[Image-based spatial reasoning data]

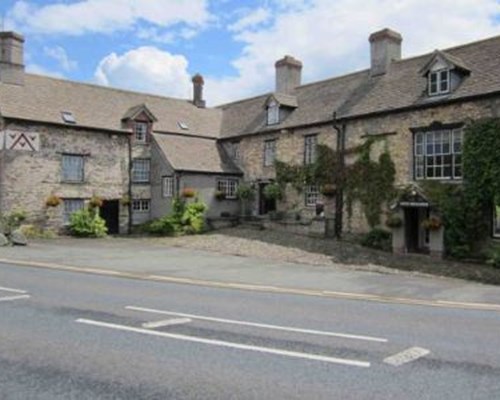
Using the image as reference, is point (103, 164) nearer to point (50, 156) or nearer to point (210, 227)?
point (50, 156)

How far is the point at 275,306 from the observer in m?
11.1

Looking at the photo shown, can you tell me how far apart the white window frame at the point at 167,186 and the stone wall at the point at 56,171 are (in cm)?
245

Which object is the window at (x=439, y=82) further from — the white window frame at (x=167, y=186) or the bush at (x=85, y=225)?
the bush at (x=85, y=225)

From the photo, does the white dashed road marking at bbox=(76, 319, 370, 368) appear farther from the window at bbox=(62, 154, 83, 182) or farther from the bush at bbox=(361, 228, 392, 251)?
the window at bbox=(62, 154, 83, 182)

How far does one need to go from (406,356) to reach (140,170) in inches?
1164

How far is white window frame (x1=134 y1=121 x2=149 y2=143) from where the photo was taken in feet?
114

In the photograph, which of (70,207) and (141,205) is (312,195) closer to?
(141,205)

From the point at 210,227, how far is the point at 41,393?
89.8ft

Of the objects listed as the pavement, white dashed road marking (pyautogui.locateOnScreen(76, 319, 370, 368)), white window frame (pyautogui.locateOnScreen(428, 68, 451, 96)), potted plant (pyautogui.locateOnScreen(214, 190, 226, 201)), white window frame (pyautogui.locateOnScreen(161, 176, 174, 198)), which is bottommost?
the pavement

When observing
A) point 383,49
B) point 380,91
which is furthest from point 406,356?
point 383,49

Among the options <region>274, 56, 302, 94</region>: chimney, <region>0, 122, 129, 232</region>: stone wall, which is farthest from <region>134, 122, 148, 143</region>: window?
<region>274, 56, 302, 94</region>: chimney

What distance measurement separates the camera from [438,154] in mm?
24172

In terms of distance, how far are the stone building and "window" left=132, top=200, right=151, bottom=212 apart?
7 centimetres

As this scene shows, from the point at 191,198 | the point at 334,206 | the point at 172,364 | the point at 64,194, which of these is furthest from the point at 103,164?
the point at 172,364
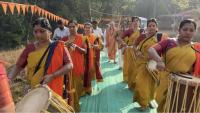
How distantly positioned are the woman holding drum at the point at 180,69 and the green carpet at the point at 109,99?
9.12ft

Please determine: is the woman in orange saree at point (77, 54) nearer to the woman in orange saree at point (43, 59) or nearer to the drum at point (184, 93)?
the woman in orange saree at point (43, 59)

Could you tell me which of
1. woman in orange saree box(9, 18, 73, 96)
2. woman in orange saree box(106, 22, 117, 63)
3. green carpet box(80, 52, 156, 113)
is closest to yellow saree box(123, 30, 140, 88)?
green carpet box(80, 52, 156, 113)

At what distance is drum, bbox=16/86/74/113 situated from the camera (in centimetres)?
316

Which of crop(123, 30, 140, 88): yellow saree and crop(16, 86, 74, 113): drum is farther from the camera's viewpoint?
crop(123, 30, 140, 88): yellow saree

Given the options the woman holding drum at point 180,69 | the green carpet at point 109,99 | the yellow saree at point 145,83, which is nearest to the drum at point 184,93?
the woman holding drum at point 180,69

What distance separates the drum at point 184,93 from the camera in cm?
411

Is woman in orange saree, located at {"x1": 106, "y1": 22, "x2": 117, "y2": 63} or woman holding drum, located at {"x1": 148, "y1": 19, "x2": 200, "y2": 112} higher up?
woman holding drum, located at {"x1": 148, "y1": 19, "x2": 200, "y2": 112}

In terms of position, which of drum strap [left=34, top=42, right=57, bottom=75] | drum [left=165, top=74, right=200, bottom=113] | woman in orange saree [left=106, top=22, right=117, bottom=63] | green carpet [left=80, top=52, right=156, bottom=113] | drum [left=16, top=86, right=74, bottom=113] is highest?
drum strap [left=34, top=42, right=57, bottom=75]

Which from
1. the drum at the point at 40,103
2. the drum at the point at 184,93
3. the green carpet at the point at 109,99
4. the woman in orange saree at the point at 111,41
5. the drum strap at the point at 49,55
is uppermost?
the drum strap at the point at 49,55

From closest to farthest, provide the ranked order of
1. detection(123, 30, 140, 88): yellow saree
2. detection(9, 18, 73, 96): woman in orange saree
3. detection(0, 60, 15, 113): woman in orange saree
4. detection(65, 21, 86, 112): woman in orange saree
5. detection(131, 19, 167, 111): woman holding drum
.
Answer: detection(0, 60, 15, 113): woman in orange saree → detection(9, 18, 73, 96): woman in orange saree → detection(131, 19, 167, 111): woman holding drum → detection(65, 21, 86, 112): woman in orange saree → detection(123, 30, 140, 88): yellow saree

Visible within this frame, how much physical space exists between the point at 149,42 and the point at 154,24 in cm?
37

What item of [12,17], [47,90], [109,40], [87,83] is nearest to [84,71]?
[87,83]

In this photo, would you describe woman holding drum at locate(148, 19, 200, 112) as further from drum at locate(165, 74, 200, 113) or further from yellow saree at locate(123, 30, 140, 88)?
yellow saree at locate(123, 30, 140, 88)

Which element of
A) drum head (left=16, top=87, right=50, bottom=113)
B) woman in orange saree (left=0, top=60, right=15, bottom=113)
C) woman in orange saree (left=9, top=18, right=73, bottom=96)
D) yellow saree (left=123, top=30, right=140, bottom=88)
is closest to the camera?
woman in orange saree (left=0, top=60, right=15, bottom=113)
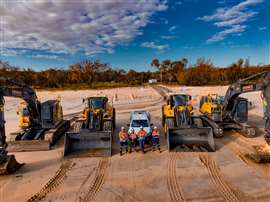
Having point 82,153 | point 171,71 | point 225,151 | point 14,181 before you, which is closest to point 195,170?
point 225,151

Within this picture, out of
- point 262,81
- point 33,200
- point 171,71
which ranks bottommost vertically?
point 33,200

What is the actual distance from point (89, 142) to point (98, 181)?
110 inches

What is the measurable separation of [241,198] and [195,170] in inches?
72.7

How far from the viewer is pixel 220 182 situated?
6.50 metres

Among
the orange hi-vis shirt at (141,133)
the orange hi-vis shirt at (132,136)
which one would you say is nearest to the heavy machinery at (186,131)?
the orange hi-vis shirt at (141,133)

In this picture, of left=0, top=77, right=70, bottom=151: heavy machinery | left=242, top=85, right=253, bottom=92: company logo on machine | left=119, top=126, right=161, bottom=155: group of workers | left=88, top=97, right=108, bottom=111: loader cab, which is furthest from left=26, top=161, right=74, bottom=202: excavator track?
left=242, top=85, right=253, bottom=92: company logo on machine

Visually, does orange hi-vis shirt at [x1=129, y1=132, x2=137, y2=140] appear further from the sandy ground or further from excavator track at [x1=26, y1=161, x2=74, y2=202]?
excavator track at [x1=26, y1=161, x2=74, y2=202]

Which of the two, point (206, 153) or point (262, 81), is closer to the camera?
point (262, 81)

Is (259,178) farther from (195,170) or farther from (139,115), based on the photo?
(139,115)

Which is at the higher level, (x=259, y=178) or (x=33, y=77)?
(x=33, y=77)

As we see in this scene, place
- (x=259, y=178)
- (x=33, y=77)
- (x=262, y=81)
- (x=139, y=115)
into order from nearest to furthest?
(x=259, y=178)
(x=262, y=81)
(x=139, y=115)
(x=33, y=77)

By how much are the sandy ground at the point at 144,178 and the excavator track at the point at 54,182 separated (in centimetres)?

■ **Exercise details**
The pictures in the entries should be left out; output everything else exactly.

■ **Expected answer**
Using the image as reference, is point (103, 164) nearer to point (50, 156) or nearer to point (210, 227)?
point (50, 156)

How far is the point at 275,306 from the observer in m?
11.1

Looking at the photo shown, can you tell me how far apart the white window frame at the point at 167,186 and the stone wall at the point at 56,171 are (in cm)?
245

Which object is the window at (x=439, y=82) further from — the white window frame at (x=167, y=186) or the bush at (x=85, y=225)?
the bush at (x=85, y=225)

From the photo, does the white dashed road marking at bbox=(76, 319, 370, 368) appear farther from the window at bbox=(62, 154, 83, 182) or farther from the bush at bbox=(361, 228, 392, 251)?
the window at bbox=(62, 154, 83, 182)

How far does one need to go from (406,356) to reach (140,170) in inches?
1164

How far is white window frame (x1=134 y1=121 x2=149 y2=143) from where the photo was taken in feet?
114

In the photograph, which of (70,207) and (141,205) is (312,195) closer to?
(141,205)

From the point at 210,227, how far is the point at 41,393?
89.8ft

Of the objects listed as the pavement, white dashed road marking (pyautogui.locateOnScreen(76, 319, 370, 368)), white window frame (pyautogui.locateOnScreen(428, 68, 451, 96)), potted plant (pyautogui.locateOnScreen(214, 190, 226, 201)), white window frame (pyautogui.locateOnScreen(161, 176, 174, 198)), which is bottommost?
the pavement

When observing
A) point 383,49
B) point 380,91
which is furthest from point 406,356?
point 383,49

Among the options <region>274, 56, 302, 94</region>: chimney, <region>0, 122, 129, 232</region>: stone wall, which is farthest from <region>134, 122, 148, 143</region>: window?
<region>274, 56, 302, 94</region>: chimney

What distance measurement separates the camera from [438,154] in mm?
24172

In terms of distance, how far are the stone building and "window" left=132, top=200, right=151, bottom=212 apart?
7 centimetres

As this scene shows, from the point at 191,198 | the point at 334,206 | the point at 172,364 | the point at 64,194, which of these is furthest from the point at 103,164?
the point at 172,364
How distantly positioned are the woman holding drum at the point at 180,69 and the green carpet at the point at 109,99?
9.12ft

Please determine: is the woman in orange saree at point (77, 54) nearer to the woman in orange saree at point (43, 59) or nearer to the drum at point (184, 93)?
the woman in orange saree at point (43, 59)

Could you tell me which of
1. woman in orange saree box(9, 18, 73, 96)
2. woman in orange saree box(106, 22, 117, 63)
3. green carpet box(80, 52, 156, 113)
is closest to yellow saree box(123, 30, 140, 88)?
green carpet box(80, 52, 156, 113)

At what distance is drum, bbox=16/86/74/113 situated from the camera (in centimetres)?
316

Which of crop(123, 30, 140, 88): yellow saree and crop(16, 86, 74, 113): drum is farther from the camera's viewpoint?
crop(123, 30, 140, 88): yellow saree

Given the options the woman holding drum at point 180,69 | the green carpet at point 109,99 | the yellow saree at point 145,83, which is nearest to the drum at point 184,93?
the woman holding drum at point 180,69

What distance separates the drum at point 184,93 from the camera in cm?
411

Is woman in orange saree, located at {"x1": 106, "y1": 22, "x2": 117, "y2": 63} or woman holding drum, located at {"x1": 148, "y1": 19, "x2": 200, "y2": 112} higher up?
woman holding drum, located at {"x1": 148, "y1": 19, "x2": 200, "y2": 112}

In terms of position, which of drum strap [left=34, top=42, right=57, bottom=75] | drum [left=165, top=74, right=200, bottom=113] | woman in orange saree [left=106, top=22, right=117, bottom=63] | green carpet [left=80, top=52, right=156, bottom=113] | drum [left=16, top=86, right=74, bottom=113] is highest?
drum strap [left=34, top=42, right=57, bottom=75]

Which from
1. the drum at the point at 40,103
2. the drum at the point at 184,93
3. the green carpet at the point at 109,99
4. the woman in orange saree at the point at 111,41
5. the drum strap at the point at 49,55
is uppermost?
the drum strap at the point at 49,55

From closest to farthest, provide the ranked order of
1. detection(123, 30, 140, 88): yellow saree
2. detection(9, 18, 73, 96): woman in orange saree
3. detection(0, 60, 15, 113): woman in orange saree
4. detection(65, 21, 86, 112): woman in orange saree
5. detection(131, 19, 167, 111): woman holding drum
.
Answer: detection(0, 60, 15, 113): woman in orange saree → detection(9, 18, 73, 96): woman in orange saree → detection(131, 19, 167, 111): woman holding drum → detection(65, 21, 86, 112): woman in orange saree → detection(123, 30, 140, 88): yellow saree

Visible within this frame, how much physical space exists between the point at 149,42 and the point at 154,24 in cm?
37

What item of [12,17], [47,90], [109,40], [87,83] is nearest to [84,71]?
[87,83]

In this photo, would you describe woman holding drum at locate(148, 19, 200, 112) as further from drum at locate(165, 74, 200, 113) or further from yellow saree at locate(123, 30, 140, 88)?
yellow saree at locate(123, 30, 140, 88)

Which element of
A) drum head (left=16, top=87, right=50, bottom=113)
B) woman in orange saree (left=0, top=60, right=15, bottom=113)
C) woman in orange saree (left=9, top=18, right=73, bottom=96)
D) yellow saree (left=123, top=30, right=140, bottom=88)
is closest to the camera?
woman in orange saree (left=0, top=60, right=15, bottom=113)
Having point 82,153 | point 171,71 | point 225,151 | point 14,181 before you, which is closest to point 195,170?
point 225,151

Within this picture, out of
- point 262,81
- point 33,200
- point 171,71
which ranks bottommost vertically?
point 33,200

What is the actual distance from point (89, 142) to point (98, 181)?
110 inches

What is the measurable separation of [241,198] and [195,170] in inches?
72.7

How far from the viewer is pixel 220 182 situated?
6.50 metres

Among
the orange hi-vis shirt at (141,133)
the orange hi-vis shirt at (132,136)
which one would you say is nearest to the heavy machinery at (186,131)?
the orange hi-vis shirt at (141,133)

In this picture, of left=0, top=77, right=70, bottom=151: heavy machinery | left=242, top=85, right=253, bottom=92: company logo on machine | left=119, top=126, right=161, bottom=155: group of workers | left=88, top=97, right=108, bottom=111: loader cab, which is furthest from left=26, top=161, right=74, bottom=202: excavator track?
left=242, top=85, right=253, bottom=92: company logo on machine

Visually, does orange hi-vis shirt at [x1=129, y1=132, x2=137, y2=140] appear further from the sandy ground or further from excavator track at [x1=26, y1=161, x2=74, y2=202]?
excavator track at [x1=26, y1=161, x2=74, y2=202]

Which of the two, point (206, 153) or point (262, 81), is closer to the camera?
point (262, 81)

Is (259,178) farther from (195,170) or farther from (139,115), based on the photo?
(139,115)

Which is at the higher level, (x=259, y=178) or (x=33, y=77)?
(x=33, y=77)

As we see in this scene, place
- (x=259, y=178)
- (x=33, y=77)
- (x=262, y=81)
- (x=139, y=115)
into order from nearest to furthest?
(x=259, y=178)
(x=262, y=81)
(x=139, y=115)
(x=33, y=77)

By how much are the sandy ground at the point at 144,178 and the excavator track at the point at 54,182 separated (in centimetres)?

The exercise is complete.